### Data to examine
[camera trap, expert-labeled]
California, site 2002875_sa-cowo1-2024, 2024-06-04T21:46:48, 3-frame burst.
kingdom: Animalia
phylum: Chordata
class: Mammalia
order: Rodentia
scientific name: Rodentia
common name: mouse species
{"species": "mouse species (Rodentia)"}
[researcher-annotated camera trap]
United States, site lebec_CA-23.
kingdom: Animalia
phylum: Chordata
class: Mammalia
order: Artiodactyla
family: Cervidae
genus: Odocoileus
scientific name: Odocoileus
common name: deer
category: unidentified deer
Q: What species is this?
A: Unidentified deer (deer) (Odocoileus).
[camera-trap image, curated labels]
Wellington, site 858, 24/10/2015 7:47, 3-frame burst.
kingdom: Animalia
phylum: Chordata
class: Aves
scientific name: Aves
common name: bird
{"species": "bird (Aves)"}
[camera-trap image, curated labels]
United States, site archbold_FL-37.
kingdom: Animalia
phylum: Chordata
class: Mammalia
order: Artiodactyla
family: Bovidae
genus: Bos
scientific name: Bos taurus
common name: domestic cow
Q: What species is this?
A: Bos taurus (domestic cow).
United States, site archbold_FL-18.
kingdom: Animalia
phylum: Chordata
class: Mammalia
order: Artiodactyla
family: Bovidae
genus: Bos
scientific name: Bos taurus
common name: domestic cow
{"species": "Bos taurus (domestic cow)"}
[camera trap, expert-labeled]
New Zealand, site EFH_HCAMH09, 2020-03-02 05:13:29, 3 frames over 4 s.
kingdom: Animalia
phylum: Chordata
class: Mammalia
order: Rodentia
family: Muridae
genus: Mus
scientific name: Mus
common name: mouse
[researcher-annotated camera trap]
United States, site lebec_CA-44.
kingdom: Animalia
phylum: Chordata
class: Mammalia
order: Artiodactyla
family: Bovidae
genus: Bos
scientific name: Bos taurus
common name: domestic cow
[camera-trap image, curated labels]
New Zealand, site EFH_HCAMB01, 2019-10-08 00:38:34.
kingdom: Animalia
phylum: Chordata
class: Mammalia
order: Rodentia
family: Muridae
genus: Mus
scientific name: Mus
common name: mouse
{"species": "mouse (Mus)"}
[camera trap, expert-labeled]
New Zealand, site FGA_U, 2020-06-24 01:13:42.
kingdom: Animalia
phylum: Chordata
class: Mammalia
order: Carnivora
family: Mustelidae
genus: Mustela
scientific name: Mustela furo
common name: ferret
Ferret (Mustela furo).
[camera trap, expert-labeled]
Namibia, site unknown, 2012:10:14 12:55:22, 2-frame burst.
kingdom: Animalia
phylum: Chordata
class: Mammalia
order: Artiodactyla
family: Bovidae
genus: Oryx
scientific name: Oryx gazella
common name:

### Problem statement
The data above should be copied out with complete accuracy.

### Task output
[camera trap, expert-labeled]
California, site 2002875_sa-cowo1-2024, 2024-06-04T21:46:48, 3-frame burst.
kingdom: Animalia
phylum: Chordata
class: Mammalia
order: Rodentia
scientific name: Rodentia
common name: mouse species
{"species": "mouse species (Rodentia)"}
[researcher-annotated camera trap]
United States, site lebec_CA-23.
kingdom: Animalia
phylum: Chordata
class: Mammalia
order: Artiodactyla
family: Cervidae
genus: Odocoileus
scientific name: Odocoileus
common name: deer
category: unidentified deer
Q: What species is this?
A: Unidentified deer (deer) (Odocoileus).
[camera-trap image, curated labels]
Wellington, site 858, 24/10/2015 7:47, 3-frame burst.
kingdom: Animalia
phylum: Chordata
class: Aves
scientific name: Aves
common name: bird
{"species": "bird (Aves)"}
[camera-trap image, curated labels]
United States, site archbold_FL-37.
kingdom: Animalia
phylum: Chordata
class: Mammalia
order: Artiodactyla
family: Bovidae
genus: Bos
scientific name: Bos taurus
common name: domestic cow
Q: What species is this?
A: Bos taurus (domestic cow).
United States, site archbold_FL-18.
kingdom: Animalia
phylum: Chordata
class: Mammalia
order: Artiodactyla
family: Bovidae
genus: Bos
scientific name: Bos taurus
common name: domestic cow
{"species": "Bos taurus (domestic cow)"}
[camera trap, expert-labeled]
New Zealand, site EFH_HCAMH09, 2020-03-02 05:13:29, 3 frames over 4 s.
kingdom: Animalia
phylum: Chordata
class: Mammalia
order: Rodentia
family: Muridae
genus: Mus
scientific name: Mus
common name: mouse
[researcher-annotated camera trap]
United States, site lebec_CA-44.
kingdom: Animalia
phylum: Chordata
class: Mammalia
order: Artiodactyla
family: Bovidae
genus: Bos
scientific name: Bos taurus
common name: domestic cow
[camera-trap image, curated labels]
New Zealand, site EFH_HCAMB01, 2019-10-08 00:38:34.
kingdom: Animalia
phylum: Chordata
class: Mammalia
order: Rodentia
family: Muridae
genus: Mus
scientific name: Mus
common name: mouse
{"species": "mouse (Mus)"}
[camera trap, expert-labeled]
New Zealand, site FGA_U, 2020-06-24 01:13:42.
kingdom: Animalia
phylum: Chordata
class: Mammalia
order: Carnivora
family: Mustelidae
genus: Mustela
scientific name: Mustela furo
common name: ferret
Ferret (Mustela furo).
[camera trap, expert-labeled]
Namibia, site unknown, 2012:10:14 12:55:22, 2-frame burst.
kingdom: Animalia
phylum: Chordata
class: Mammalia
order: Artiodactyla
family: Bovidae
genus: Oryx
scientific name: Oryx gazella
common name:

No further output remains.